I have an L shaped kitchen cabinet with 2 doors, the sizes of the cabinet and doors are attached.
I want to assemble as bifold doors. For my 320mm cabinet I think I need 300mm wide doors but I have 285mm doors. Is there a way to fill the gap? Or I need to get 300mm wide doors?

Thanks


----------



## Rorton (17 Jul 2021)

if you hinged each door separately, you could attach a 'filler' piece to the edge of one of the door, like a profile moulding - not the best pic but only one I could find quickly.


----------



## Distinterior (17 Jul 2021)

That looks bleeding awful...!! ^^^^ Bi-folded looks so much better


----------



## Cabinetman (17 Jul 2021)

Not too sure if this is going to be any more helpful. The only way I think you can do it without buying new doors is to cut the cabinets down, obviously that will entail a fair bit of reorganisation of the rest of the kitchen! Ian


----------



## artn (17 Jul 2021)

Thanks you all for the replies.
I think the best way is to buy new doors. Unfortunately cabinet height is 735mm, door height 731mm which is not standard, made to measure cost nearly twice as the standard 715mm doors.

Would it matter if door thickness is 22mm? Would I still need 300mm width?


----------



## doctor Bob (17 Jul 2021)

move the doors in 15mm and put a filler piece on the carcass each side of the unit.


----------



## novocaine (17 Jul 2021)

Ikea doors are 800mm.
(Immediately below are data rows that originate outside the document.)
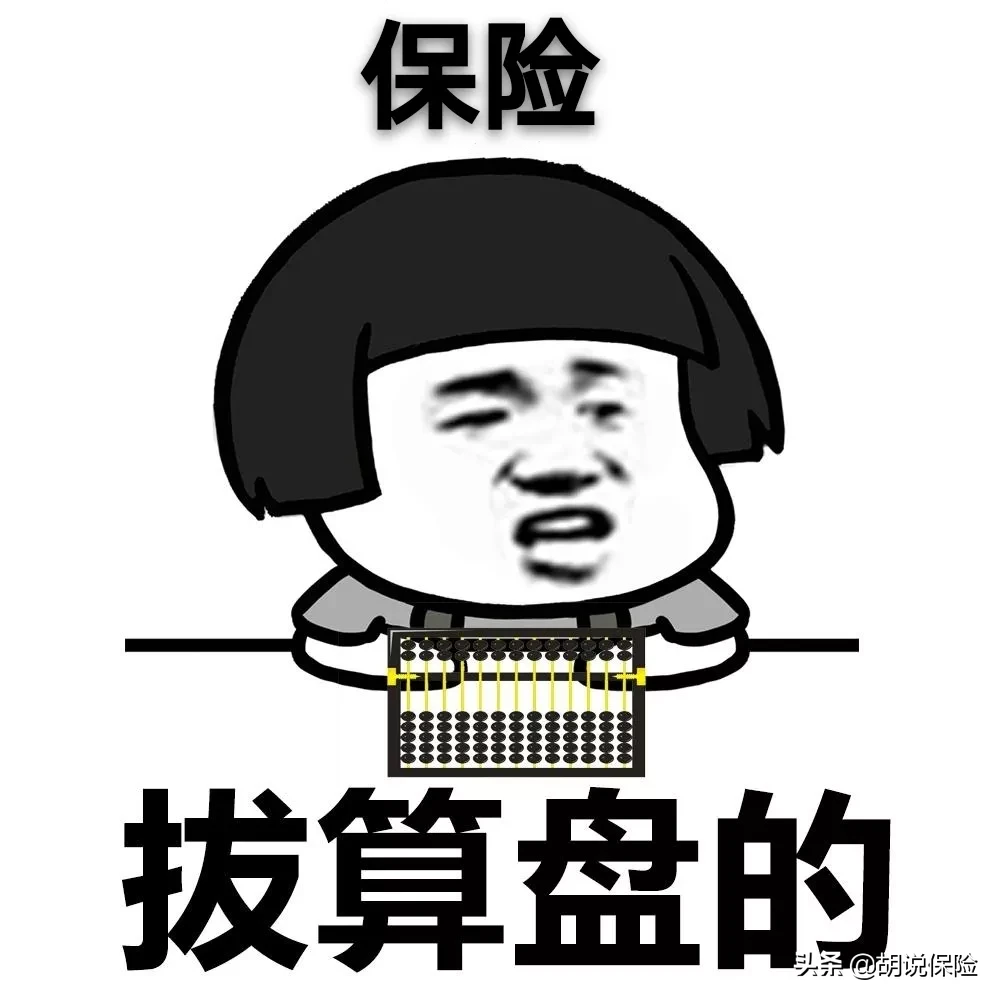车损险条款,车损险条款2021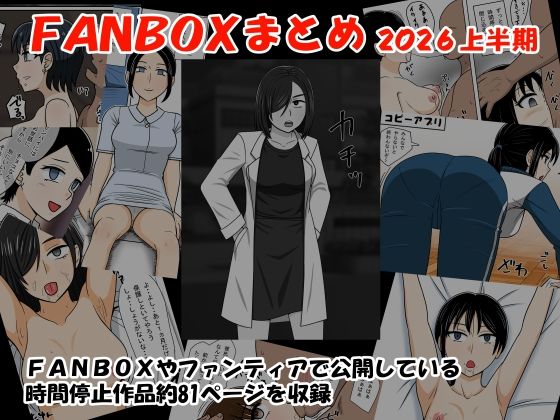 FANBOXまとめ2026上半期 アイキャッチ画像 【無料-えろ同人誌】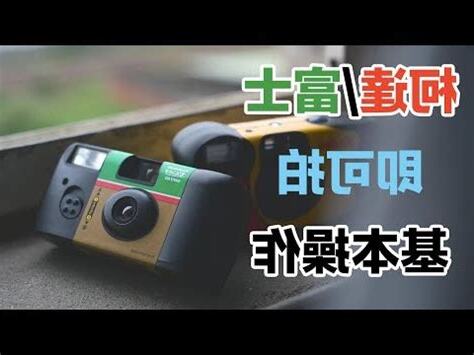 即 用法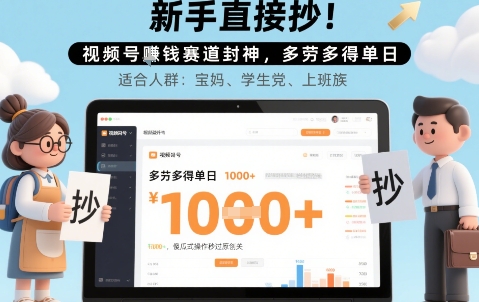 新手直接抄！视频号挣钱赛道封神，多劳多得单日多张，傻瓜式操作秒过原创关小白网创_互联网创业项目_网络创业小白网创
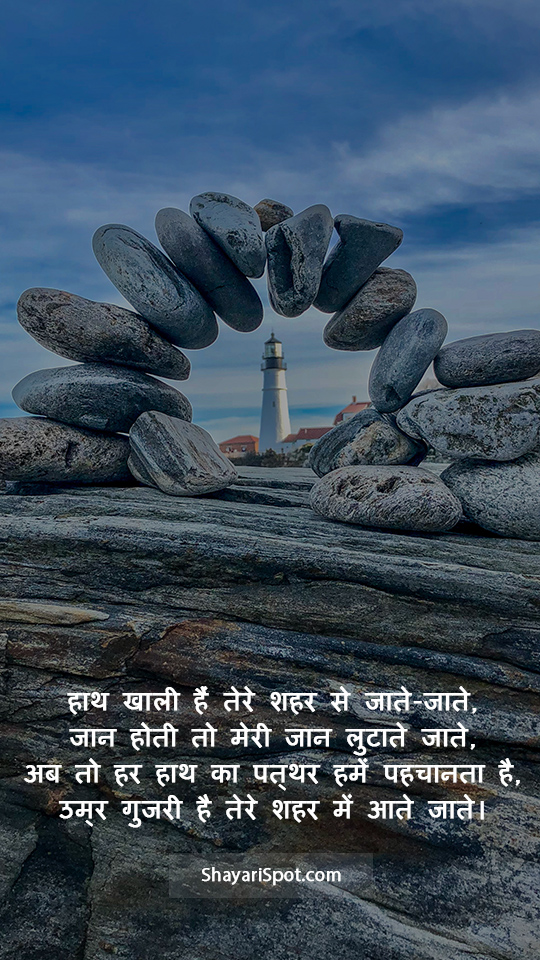Pathar Humein Pehchanta Hai - पत्थर हमें पहचानता है - Rahat Indori Shayari in Hindi with Full Screen Image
Iron on edge banding is dirt cheap.


----------



## artn (17 Jul 2021)

I should have said it's for a kitchen and it's J profile (jayline) white gloss so has to match.


----------



## artn (17 Jul 2021)

Will this work?
Buy a ready made of the shelf matching door but taller and 4mm less width, which is 895mm x 296 mm comes as standard size, trim the height to the required 731mm and paint the top (can't be seen anyway for a wall unit)? Still cost half price of the made to measure.


----------



## dickm (18 Jul 2021)

Distinterior said:


> That looks bleeding awful...!! ^^^^ Bi-folded looks so much better


Not THAT awful! Suspect it's just that that particular example is too heavy and clunky. Our current kitchen has something similar, but much lighter and IMHO, looks at least acceptable. Made bifold doors for the same situation in previous kitchen; looked OK, but with wear in the hinges to the cabinet, began to droop and look untidy. On balance, I'd go for a better designed version of the filler piece in the picture. Much easier and if the OP doesn't like it, it can "fill the gap" till something better turns up.


----------



## artn (18 Jul 2021)

I have 3 options:
1. Buy ready made taller door, trim from the top
2. Buy ready made 16mm shorter door 
3. Buy custom size (cost twice)

cabinet frame thickness is 18mm

Which option is recommended?


----------



## Distinterior (18 Jul 2021)

It may or may not help you in your search for a pair of suitable doors.....but Wickes kitchen cabinets are 735mm high with 731mm high doors on them.
It may be worth enquiring with them to see if they do a correct height & width in a J handle profile...??


----------



## artn (18 Jul 2021)

Distinterior said:


> It may or may not help you in your search for a pair of suitable doors.....but Wickes kitchen cabinets are 735mm high with 731mm high doors on them.
> It may be worth enquiring with them to see if they do a correct height & width in a J handle profile...??


I have looked there but they don't sell doors separately, I have to buy 2 wall units 300mm wide which is not economical and lesser quality, they only sell appliance doors, I asked them but couldn't help.


----------